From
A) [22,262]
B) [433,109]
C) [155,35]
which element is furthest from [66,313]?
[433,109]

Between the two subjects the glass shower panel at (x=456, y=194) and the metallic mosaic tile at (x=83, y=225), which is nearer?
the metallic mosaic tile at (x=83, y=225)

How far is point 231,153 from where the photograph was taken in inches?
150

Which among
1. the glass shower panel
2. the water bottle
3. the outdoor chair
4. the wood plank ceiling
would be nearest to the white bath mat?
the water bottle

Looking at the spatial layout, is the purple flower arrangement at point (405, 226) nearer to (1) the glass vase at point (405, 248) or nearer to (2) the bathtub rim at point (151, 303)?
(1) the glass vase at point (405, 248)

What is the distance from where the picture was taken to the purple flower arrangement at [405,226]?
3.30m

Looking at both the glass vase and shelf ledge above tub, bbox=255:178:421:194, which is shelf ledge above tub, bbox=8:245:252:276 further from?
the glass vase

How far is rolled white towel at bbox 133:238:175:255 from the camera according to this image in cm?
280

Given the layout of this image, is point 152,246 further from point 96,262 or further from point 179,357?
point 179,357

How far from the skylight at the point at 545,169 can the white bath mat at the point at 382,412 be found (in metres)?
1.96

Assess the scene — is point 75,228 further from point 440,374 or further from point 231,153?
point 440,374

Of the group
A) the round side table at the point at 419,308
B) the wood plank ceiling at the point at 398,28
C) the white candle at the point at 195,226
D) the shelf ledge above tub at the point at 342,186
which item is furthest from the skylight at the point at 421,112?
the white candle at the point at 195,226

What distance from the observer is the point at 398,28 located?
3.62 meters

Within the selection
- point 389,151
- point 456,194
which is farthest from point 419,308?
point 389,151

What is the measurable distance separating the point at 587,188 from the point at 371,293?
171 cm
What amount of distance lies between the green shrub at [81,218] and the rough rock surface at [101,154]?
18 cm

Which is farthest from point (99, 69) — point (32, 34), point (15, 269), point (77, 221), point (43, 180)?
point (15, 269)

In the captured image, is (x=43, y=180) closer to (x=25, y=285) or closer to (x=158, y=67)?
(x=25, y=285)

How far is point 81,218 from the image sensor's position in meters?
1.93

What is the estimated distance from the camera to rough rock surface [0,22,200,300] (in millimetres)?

==========

● GIVEN EXERCISE
Render the entries above as a JSON list of strings, one string per line, leaving out blank lines.

● ANSWER BELOW
[
  "From",
  "A) [22,262]",
  "B) [433,109]",
  "C) [155,35]",
  "which element is furthest from [66,313]?",
  "[433,109]",
  "Between the two subjects the glass shower panel at (x=456, y=194) and the metallic mosaic tile at (x=83, y=225), which is nearer?",
  "the metallic mosaic tile at (x=83, y=225)",
  "How far is point 231,153 from where the photograph was taken in inches?",
  "150",
  "Which among",
  "1. the glass shower panel",
  "2. the water bottle",
  "3. the outdoor chair",
  "4. the wood plank ceiling",
  "would be nearest to the white bath mat?",
  "the water bottle",
  "Looking at the spatial layout, is the purple flower arrangement at point (405, 226) nearer to (1) the glass vase at point (405, 248) or nearer to (2) the bathtub rim at point (151, 303)?",
  "(1) the glass vase at point (405, 248)",
  "What is the distance from where the picture was taken to the purple flower arrangement at [405,226]?",
  "3.30m",
  "Looking at both the glass vase and shelf ledge above tub, bbox=255:178:421:194, which is shelf ledge above tub, bbox=8:245:252:276 further from?",
  "the glass vase",
  "How far is rolled white towel at bbox 133:238:175:255 from the camera according to this image in cm?",
  "280",
  "Given the layout of this image, is point 152,246 further from point 96,262 or further from point 179,357?",
  "point 179,357",
  "How far from the skylight at the point at 545,169 can the white bath mat at the point at 382,412 be found (in metres)?",
  "1.96",
  "Assess the scene — is point 75,228 further from point 440,374 or further from point 231,153?",
  "point 440,374",
  "Of the group",
  "A) the round side table at the point at 419,308",
  "B) the wood plank ceiling at the point at 398,28",
  "C) the white candle at the point at 195,226",
  "D) the shelf ledge above tub at the point at 342,186",
  "which item is furthest from the skylight at the point at 421,112?",
  "the white candle at the point at 195,226",
  "What distance from the observer is the point at 398,28 located?",
  "3.62 meters",
  "Within the selection",
  "- point 389,151",
  "- point 456,194",
  "which is farthest from point 419,308?",
  "point 389,151",
  "What is the measurable distance separating the point at 587,188 from the point at 371,293?",
  "171 cm",
  "What amount of distance lies between the green shrub at [81,218] and the rough rock surface at [101,154]?",
  "18 cm",
  "Which is farthest from point (99, 69) — point (32, 34), point (15, 269), point (77, 221), point (43, 180)?",
  "point (15, 269)",
  "In the captured image, is (x=43, y=180) closer to (x=25, y=285) or closer to (x=158, y=67)?",
  "(x=25, y=285)",
  "How far is point 81,218 from the image sensor's position in meters?",
  "1.93",
  "What is the estimated distance from the camera to rough rock surface [0,22,200,300] (in millimetres)?"
]